- [Activity 1]
Decide whether each statement agrees with the passage on getting a bot featured on Facebook. Answer yes or no for each, and quote the deciding words of the passage.
(a) A Facebook Partner has to submit a bot for review before it can be featured.
(b) Regular bots usually remained on the Featured Tab for more than a month.
(c) When the KPIs first improved, the bot was already featured in the Productivity Category.
- [Activity 2]
In the passage on getting a bot featured on Facebook, who introduced the writer to a Facebook Partner?
- [Activity 3]
Return everything in the passage on getting a bot featured on Facebook from "One important thing, when" down to "have to say.".

BEGIN Passage for review

One important thing, when we first improved our KPIs, we were already featured in the Productivity Category, but the second time was different. We couldn’t just ask to be featured. First, because we needed to go through the whole process by Facebook, and secondly, we didn’t want to waste our one chance of getting in. From my research, ‘regular’ bots didn’t hold more than two weeks on the Featured Tab, and we didn’t want to miss that.

Submitting and Getting Featured

To be featured, you need that a Facebook Partner will submit your bot for a review. You probably think what Facebook Partners are, and how do I reach them? Well, as an entrepreneur one of the most important lessons I learned is to get my foot in the door and say what I have to say.

After I send messages to every person that could potentially help me, a Facebook employee heard about us and introduced me to a Facebook Partner. We quickly send her an email with a background, explained why Me is essential to people and how it can affect their life positively, and some of our KPIs.

END Passage for review
BEGIN Supplied data

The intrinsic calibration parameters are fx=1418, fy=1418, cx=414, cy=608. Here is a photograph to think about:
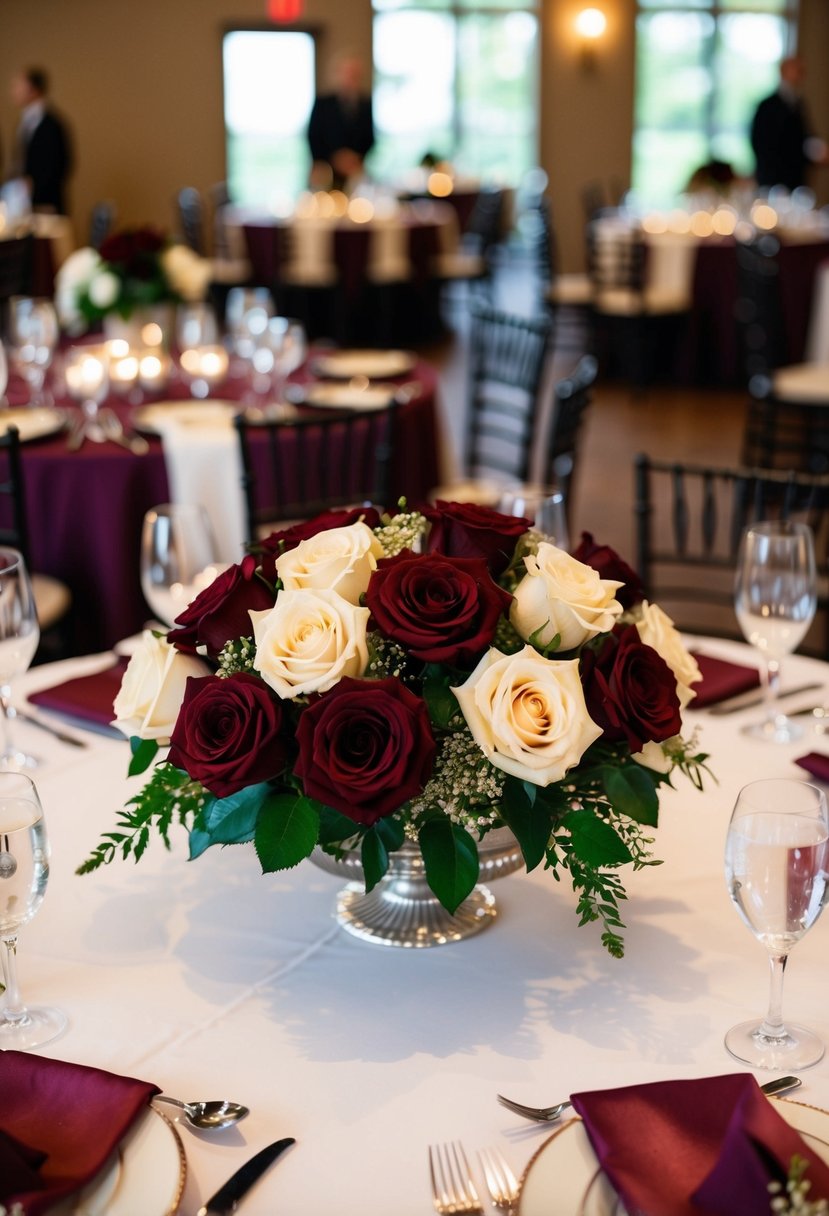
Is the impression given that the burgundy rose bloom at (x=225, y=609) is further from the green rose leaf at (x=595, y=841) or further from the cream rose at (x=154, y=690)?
the green rose leaf at (x=595, y=841)

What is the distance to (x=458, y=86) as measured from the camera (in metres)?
13.3

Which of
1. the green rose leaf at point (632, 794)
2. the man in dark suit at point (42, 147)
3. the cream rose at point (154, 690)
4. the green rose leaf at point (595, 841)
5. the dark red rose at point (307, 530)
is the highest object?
the man in dark suit at point (42, 147)

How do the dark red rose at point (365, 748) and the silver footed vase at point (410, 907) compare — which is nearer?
the dark red rose at point (365, 748)

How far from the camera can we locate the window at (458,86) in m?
12.9

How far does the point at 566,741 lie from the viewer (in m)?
1.06

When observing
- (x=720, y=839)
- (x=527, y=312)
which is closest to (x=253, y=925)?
(x=720, y=839)

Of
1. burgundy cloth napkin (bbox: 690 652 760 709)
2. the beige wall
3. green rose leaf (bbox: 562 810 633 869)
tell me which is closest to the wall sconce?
the beige wall

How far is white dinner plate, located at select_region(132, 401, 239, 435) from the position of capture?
3.63 m

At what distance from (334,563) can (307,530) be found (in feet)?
0.51

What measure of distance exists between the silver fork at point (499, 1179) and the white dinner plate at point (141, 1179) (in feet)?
0.68

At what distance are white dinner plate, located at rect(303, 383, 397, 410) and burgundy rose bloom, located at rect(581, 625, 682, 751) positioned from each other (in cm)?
263

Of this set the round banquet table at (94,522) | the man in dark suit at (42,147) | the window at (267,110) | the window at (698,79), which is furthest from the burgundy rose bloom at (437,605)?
the window at (698,79)

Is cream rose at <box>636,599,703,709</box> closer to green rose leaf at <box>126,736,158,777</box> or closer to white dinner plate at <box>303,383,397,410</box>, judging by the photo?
green rose leaf at <box>126,736,158,777</box>

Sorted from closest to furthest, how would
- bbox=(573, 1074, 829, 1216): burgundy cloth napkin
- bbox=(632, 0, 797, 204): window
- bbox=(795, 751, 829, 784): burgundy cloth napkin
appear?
bbox=(573, 1074, 829, 1216): burgundy cloth napkin, bbox=(795, 751, 829, 784): burgundy cloth napkin, bbox=(632, 0, 797, 204): window
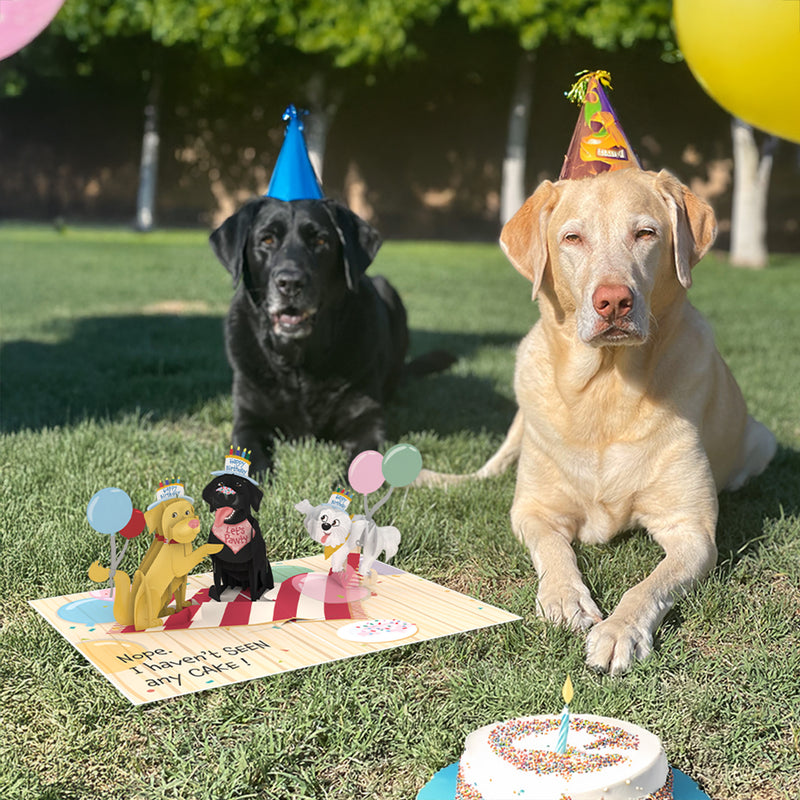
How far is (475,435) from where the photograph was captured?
187 inches

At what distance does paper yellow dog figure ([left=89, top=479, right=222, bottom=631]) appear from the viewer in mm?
2408

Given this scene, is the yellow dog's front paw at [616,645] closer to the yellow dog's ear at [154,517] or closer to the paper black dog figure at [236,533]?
the paper black dog figure at [236,533]

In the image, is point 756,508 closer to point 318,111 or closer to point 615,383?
point 615,383

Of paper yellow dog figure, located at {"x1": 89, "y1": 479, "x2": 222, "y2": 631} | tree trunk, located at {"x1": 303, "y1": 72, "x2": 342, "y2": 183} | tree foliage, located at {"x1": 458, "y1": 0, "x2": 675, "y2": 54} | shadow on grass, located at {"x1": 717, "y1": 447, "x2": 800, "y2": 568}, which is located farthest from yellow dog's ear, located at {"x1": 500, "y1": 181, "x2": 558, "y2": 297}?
tree trunk, located at {"x1": 303, "y1": 72, "x2": 342, "y2": 183}

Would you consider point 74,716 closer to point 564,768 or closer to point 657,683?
point 564,768

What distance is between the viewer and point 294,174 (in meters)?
4.31

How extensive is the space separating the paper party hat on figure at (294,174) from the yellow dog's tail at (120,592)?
2270mm

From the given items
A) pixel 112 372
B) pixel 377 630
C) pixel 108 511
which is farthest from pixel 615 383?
pixel 112 372

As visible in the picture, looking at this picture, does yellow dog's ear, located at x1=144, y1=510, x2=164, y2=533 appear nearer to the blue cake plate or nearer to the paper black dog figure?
the paper black dog figure

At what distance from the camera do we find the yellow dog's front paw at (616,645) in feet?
7.83

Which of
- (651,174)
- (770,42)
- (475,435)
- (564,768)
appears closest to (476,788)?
(564,768)

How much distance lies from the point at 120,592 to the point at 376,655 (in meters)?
0.68

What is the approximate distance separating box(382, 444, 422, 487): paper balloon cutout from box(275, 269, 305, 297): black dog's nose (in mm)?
1475

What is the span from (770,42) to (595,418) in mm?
1392
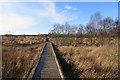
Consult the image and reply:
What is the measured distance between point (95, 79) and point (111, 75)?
0.81 meters

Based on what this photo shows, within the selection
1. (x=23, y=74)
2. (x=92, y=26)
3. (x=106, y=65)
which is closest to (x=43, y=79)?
(x=23, y=74)

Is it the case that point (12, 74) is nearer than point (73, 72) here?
Yes

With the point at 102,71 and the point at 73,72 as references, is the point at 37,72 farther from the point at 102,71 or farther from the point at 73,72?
the point at 102,71

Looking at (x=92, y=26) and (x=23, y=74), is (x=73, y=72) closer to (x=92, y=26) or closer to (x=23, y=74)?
(x=23, y=74)

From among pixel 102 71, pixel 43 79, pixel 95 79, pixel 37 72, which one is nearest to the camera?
pixel 95 79

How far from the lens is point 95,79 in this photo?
8.98m

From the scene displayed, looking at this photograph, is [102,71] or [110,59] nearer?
[102,71]

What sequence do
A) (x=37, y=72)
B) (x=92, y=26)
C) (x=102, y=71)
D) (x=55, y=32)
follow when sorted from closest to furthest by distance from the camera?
(x=102, y=71), (x=37, y=72), (x=92, y=26), (x=55, y=32)

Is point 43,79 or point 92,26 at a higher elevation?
point 92,26

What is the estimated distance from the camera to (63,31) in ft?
248

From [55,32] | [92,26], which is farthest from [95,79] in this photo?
[55,32]

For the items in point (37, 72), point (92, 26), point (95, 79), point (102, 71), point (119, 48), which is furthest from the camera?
point (92, 26)

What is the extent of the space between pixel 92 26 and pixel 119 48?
48.3 meters

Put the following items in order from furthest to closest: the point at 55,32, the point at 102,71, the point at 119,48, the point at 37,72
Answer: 1. the point at 55,32
2. the point at 119,48
3. the point at 37,72
4. the point at 102,71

END Supplied data

- [Exercise response 1]
(a) Yes: "To be featured, you need that a Facebook Partner will submit your bot for a review."
(b) No: "‘regular’ bots didn’t hold more than two weeks on the Featured Tab"
(c) Yes: "when we first improved our KPIs, we were already featured in the Productivity Category"

- [Exercise response 2]
A Facebook employee who had heard about them.

- [Exercise response 3]
One important thing, when we first improved our KPIs, we were already featured in the Productivity Category, but the second time was different. We couldn’t just ask to be featured. First, because we needed to go through the whole process by Facebook, and secondly, we didn’t want to waste our one chance of getting in. From my research, ‘regular’ bots didn’t hold more than two weeks on the Featured Tab, and we didn’t want to miss that.

Submitting and Getting Featured

To be featured, you need that a Facebook Partner will submit your bot for a review. You probably think what Facebook Partners are, and how do I reach them? Well, as an entrepreneur one of the most important lessons I learned is to get my foot in the door and say what I have to say.